● **WHAT IS ASKED**
1. In the forum thread on weakening spellcasters, what places is the Words of Power version of Teleport restricted to?
2. Please copy out the stretch of rows from the line that contains "Which is closest to the viewer among" through the last row, keeping every line unchanged.

● **PAGE TEXT**
Neat idea, over all, though I wonder how it'd play out with ever escalating damage in PF.

RPG Superstar 2012 Top 16

ON comps: The problem here is now you have to make up lists of comps for each and every spell, how many you have of them, and it adds loads of bookwork which really doesn't help move the game along.

Realism, sure. Gaming? Ugh.

It also opens the door to power comps, which ARE nice, and SHOULD be tracked.

Taking any damage won't really hurt most casters. They'll take steps to minimize being hit, and be even more skittish about melee. It just takes an adjustment in tactics.

Turning a scroll into a conduit that lets you expend your power as something else is a clever way to rethink it. However, since it doesn't allow a non-caster to use a scroll, the lack of saved power should definitely lower the price.

==Aelryinth

Liberty's Edge

There are tons of tweaks that bring full casters down a notch, but as I'm pressed for time, I'll just post a really quick and dirty one.

Quicken Spell does not exist. Only feather fall and other incredibly minor spells have less than a standard action casting time. There is no way to cast more than one spell per round except feather fall and similar spells.

"I have an app for that" spells are kicked up a spell level or two (basically anything that insta-trivializes skills), and the particularly egregious examples (Glibness) do not exist.

Not panaceas, but they help a little bit.

The Exchange

i would try something simplistic- let the fighter move and full attack with weapon specialization. this makes the fighter stronger, without doing anything to hurt the casters. this makes the fighter a mobile damage-dealer, and much more deadly as a result.

next, give fighters all 3 strong saves. this would bring them back in line with 1e fighters, who had good saves all around.

suddenly the fighter isnt so weak- he has better resistance to save or suck spells, and he can charge and full attack. the survival of a wizard depends more on tactics instead of just a quick win. all without nerfing the wizards spell list.

Scarab Sages

ShadowcatX wrote:
While it has been mentioned, words of power is a significant nerf to spellcasters.

I never looked at Words of Power before today, and not doing so was a mistake.

I really wish I had implemented them in my current campaign. I'm giving some strong considerations to implementing them in any new campaigns that I start.

I'm reading Words of Power now, and I see subtle fixes that appear to give casters a little extra utility while killing off a large number of abuses.

Thank you for pointing this out or I probably never would have looked at it.

As an example, the WoP equivalent of Arcane Eye is a level lower and doesn't take forever to cast, but the WoP Teleport is expressly restricted to places that the caster has *visited* before.

And there's no Quicken. It looks like some small buffs can be cast as immediate/swift actions, but that's it.


Face_P0lluti0n wrote:

I never looked at Words of Power before today, and not doing so was a mistake.

I really wish I had implemented them in my current campaign. I'm giving some strong considerations to implementing them in any new campaigns that I start.

I'm reading Words of Power now, and I see subtle fixes that appear to give casters a little extra utility while killing off a large number of abuses.

Thank you for pointing this out or I probably never would have looked at it.

As an example, the WoP equivalent of Arcane Eye is a level lower and doesn't take forever to cast, but the WoP Teleport is expressly restricted to places that the caster has *visited* before.

And there's no Quicken. It looks like some small buffs can be cast as immediate/swift actions, but that's it.

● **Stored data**
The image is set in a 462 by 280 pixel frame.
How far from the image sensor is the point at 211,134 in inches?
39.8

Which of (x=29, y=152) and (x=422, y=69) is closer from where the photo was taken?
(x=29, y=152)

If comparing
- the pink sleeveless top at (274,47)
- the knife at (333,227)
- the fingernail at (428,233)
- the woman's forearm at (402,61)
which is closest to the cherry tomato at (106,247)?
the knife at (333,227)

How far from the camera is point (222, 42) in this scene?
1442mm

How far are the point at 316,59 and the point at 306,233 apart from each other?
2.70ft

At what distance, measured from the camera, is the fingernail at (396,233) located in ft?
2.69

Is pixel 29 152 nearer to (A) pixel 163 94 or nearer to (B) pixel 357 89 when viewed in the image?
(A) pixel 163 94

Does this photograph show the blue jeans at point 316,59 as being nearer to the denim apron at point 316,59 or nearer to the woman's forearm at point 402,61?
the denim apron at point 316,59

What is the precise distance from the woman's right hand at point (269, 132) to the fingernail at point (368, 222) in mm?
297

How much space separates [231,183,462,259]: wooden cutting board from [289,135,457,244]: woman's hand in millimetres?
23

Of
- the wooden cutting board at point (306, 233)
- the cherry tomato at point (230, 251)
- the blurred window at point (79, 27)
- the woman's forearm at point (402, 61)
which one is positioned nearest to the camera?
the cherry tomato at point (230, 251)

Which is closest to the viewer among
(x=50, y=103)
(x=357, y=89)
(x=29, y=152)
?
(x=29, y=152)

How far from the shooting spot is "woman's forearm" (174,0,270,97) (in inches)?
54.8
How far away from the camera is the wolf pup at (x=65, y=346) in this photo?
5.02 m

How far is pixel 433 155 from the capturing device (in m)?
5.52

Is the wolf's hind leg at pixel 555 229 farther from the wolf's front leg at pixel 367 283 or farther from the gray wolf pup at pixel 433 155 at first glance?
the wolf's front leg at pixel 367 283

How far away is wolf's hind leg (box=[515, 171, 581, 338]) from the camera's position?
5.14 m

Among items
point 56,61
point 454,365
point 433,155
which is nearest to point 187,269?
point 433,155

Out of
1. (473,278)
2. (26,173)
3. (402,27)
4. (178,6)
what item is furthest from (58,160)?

● **IN RESPONSE**
1. Places the caster has visited before.

2.
Which is closest to the viewer among
(x=50, y=103)
(x=357, y=89)
(x=29, y=152)
?
(x=29, y=152)

How far from the shooting spot is "woman's forearm" (174,0,270,97) (in inches)?
54.8
How far away from the camera is the wolf pup at (x=65, y=346) in this photo?
5.02 m

How far is pixel 433 155 from the capturing device (in m)?
5.52

Is the wolf's hind leg at pixel 555 229 farther from the wolf's front leg at pixel 367 283 or farther from the gray wolf pup at pixel 433 155 at first glance?
the wolf's front leg at pixel 367 283

How far away is wolf's hind leg (box=[515, 171, 581, 338]) from the camera's position?
5.14 m

Among items
point 56,61
point 454,365
point 433,155
which is nearest to point 187,269?
point 433,155

Out of
1. (473,278)
2. (26,173)
3. (402,27)
4. (178,6)
what item is furthest from (58,160)?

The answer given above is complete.